Moolathurai is a village surrounded by Bhavani River, located near Sirumugai, Coimbatore District. Most of the people living here are engaged in agricultural activities, such as cultivating banana plantations and vegetables. Kora cotton sarees weaved by Kannada speaking hand-loom weavers from this village are very popular and have been recognised by National Awards.

==Transportation==

A bus facility is available from Mettupalayam, Sirumugai. Taxi/Auto services are also available from Mettupalayam, Sirumugai and Karamadai.

==School==
Panchayat Union Middle School (PUMS) Moolathurai school was established in 1885 in the Coimbatore district of Tamil Nadu state. Sub Post Office near this area is Sirumugai. The school is approved for Primary, Upper Primary and working under the management of Local Body. The Tamil language is the primary medium of instruction. The school is co-educational i.e. both boys and girls are admitted in an equal manner.

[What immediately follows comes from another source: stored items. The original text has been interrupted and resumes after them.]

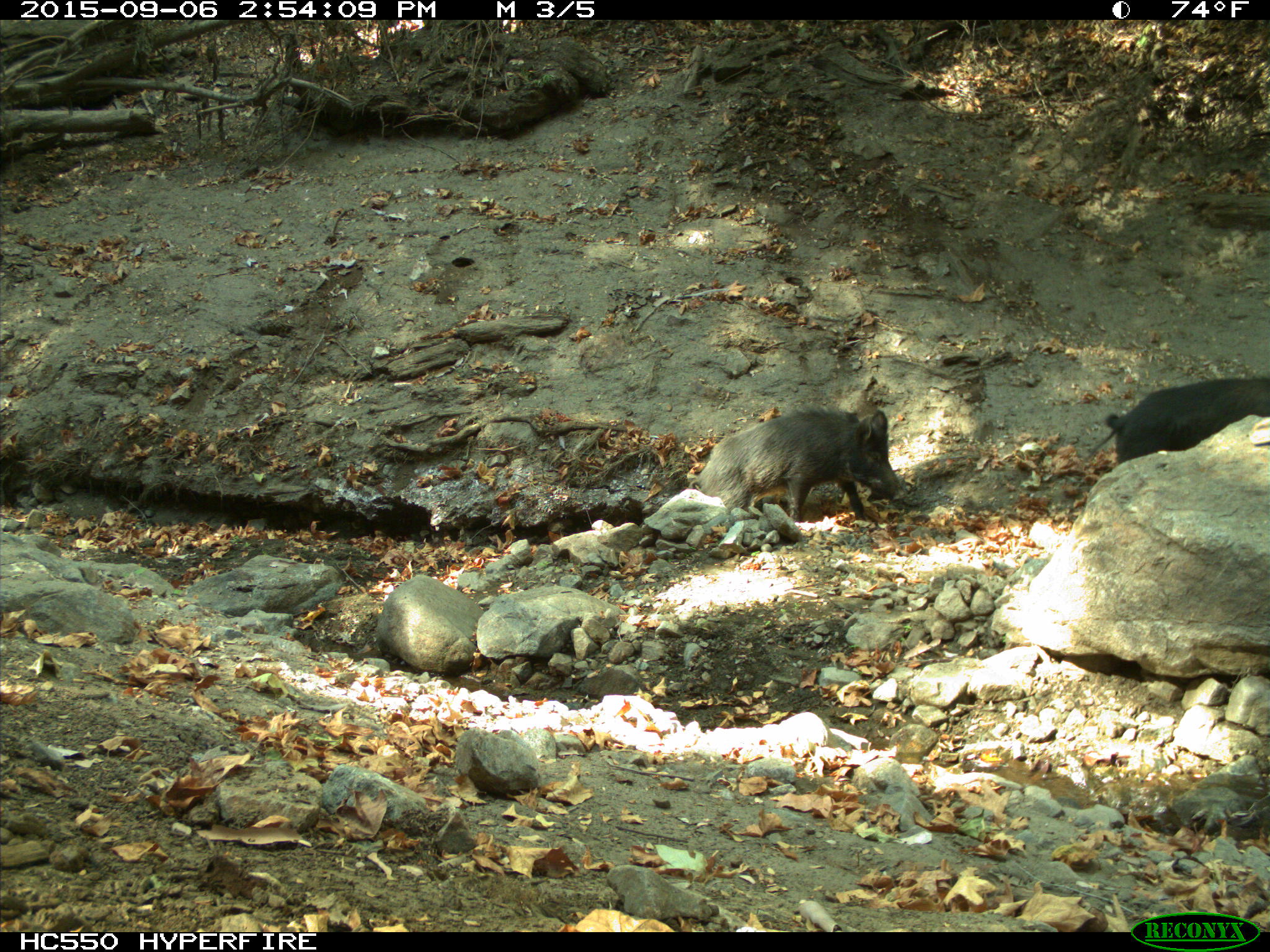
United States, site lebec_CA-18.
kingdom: Animalia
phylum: Chordata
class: Mammalia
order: Artiodactyla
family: Suidae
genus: Sus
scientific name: Sus scrofa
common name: wild boar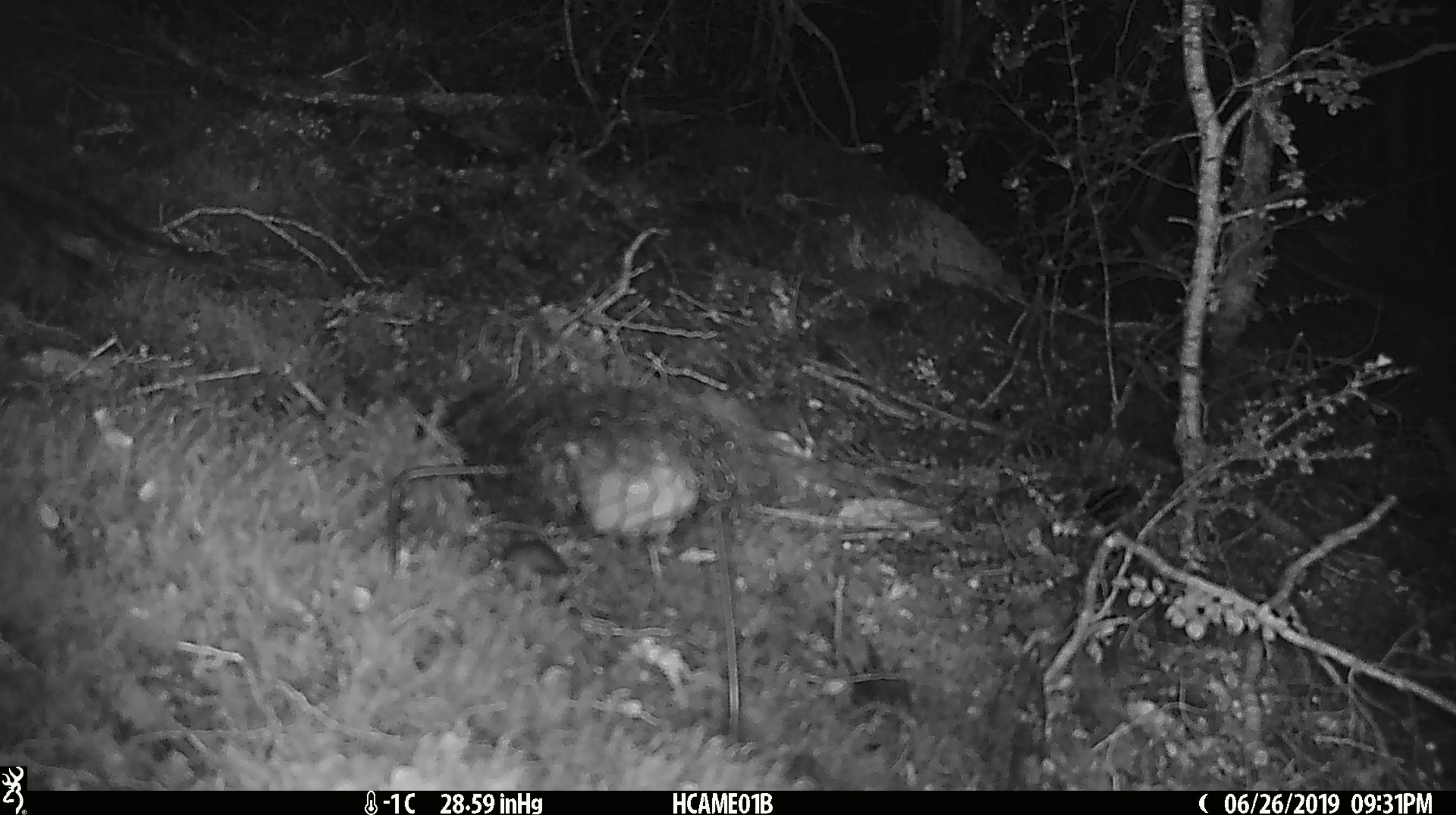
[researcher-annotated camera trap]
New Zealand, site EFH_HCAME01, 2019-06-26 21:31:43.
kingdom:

Students from this school are participating in various competition run by television channels, recently the students showcased their talent in Oru varthai oru latcham Junior program which is popular.

==Airport==

Coimbatore (Manchester of South India) is 50 km by road from Moolathurai. The nearest airport is Coimbatore International Airport which has regular (Air timings) flights from New Delhi, Kolkata, Mumbai, Ahmedabad, Bangalore, Calicut, Chennai, Cochin, Hyderabad, Thiruvananthapuram, Jammu, Pune, Bangkok, Kuala Lumpur, Bahrain, Kuwait, Muscat, Sharjah, Abu Dhabi, Colombo, Dubai, Doha, Singapore, etc.
Railway station

Mettupalayam railway station is the nearest railway station. Blue mountain or Nilgiri Express, super past train, goes chennai daily. Mettupalayam passenger train connects Coimbatore City junction.
Tourist places

Udagamandalam (Ooty) is located 60 km distant from Moolathurai and can be reached by good bus and train connections.